* [Work instructions]:
Identify each line in the records below that contains the string "dark", and copy every such line in full.

* [Dataset extract]:
________________
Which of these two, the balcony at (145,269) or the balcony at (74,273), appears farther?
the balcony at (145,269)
________________
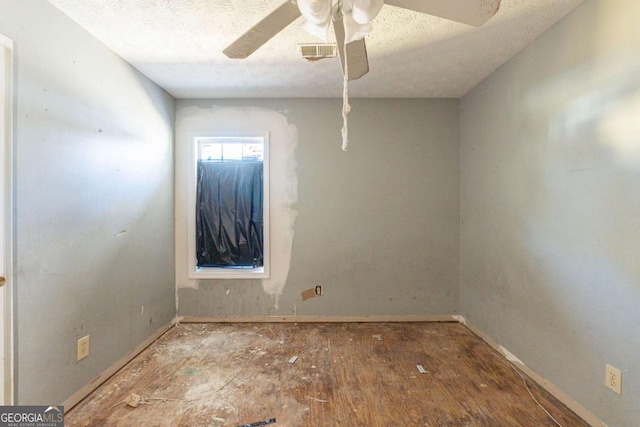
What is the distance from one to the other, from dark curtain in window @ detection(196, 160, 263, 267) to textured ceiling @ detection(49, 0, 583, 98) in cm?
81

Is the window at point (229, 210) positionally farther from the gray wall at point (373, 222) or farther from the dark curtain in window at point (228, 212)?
________________
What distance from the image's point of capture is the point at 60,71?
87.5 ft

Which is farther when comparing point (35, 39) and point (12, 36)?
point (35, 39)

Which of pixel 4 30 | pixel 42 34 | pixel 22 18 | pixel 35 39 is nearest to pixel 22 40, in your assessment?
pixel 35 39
________________
* [Completed task]:
What is the distance from one to the other, from dark curtain in window @ detection(196, 160, 263, 267) to textured ceiling @ detection(49, 0, 583, 98) in cm?
Is the window at point (229, 210) positionally farther from the gray wall at point (373, 222) or farther from the dark curtain in window at point (228, 212)?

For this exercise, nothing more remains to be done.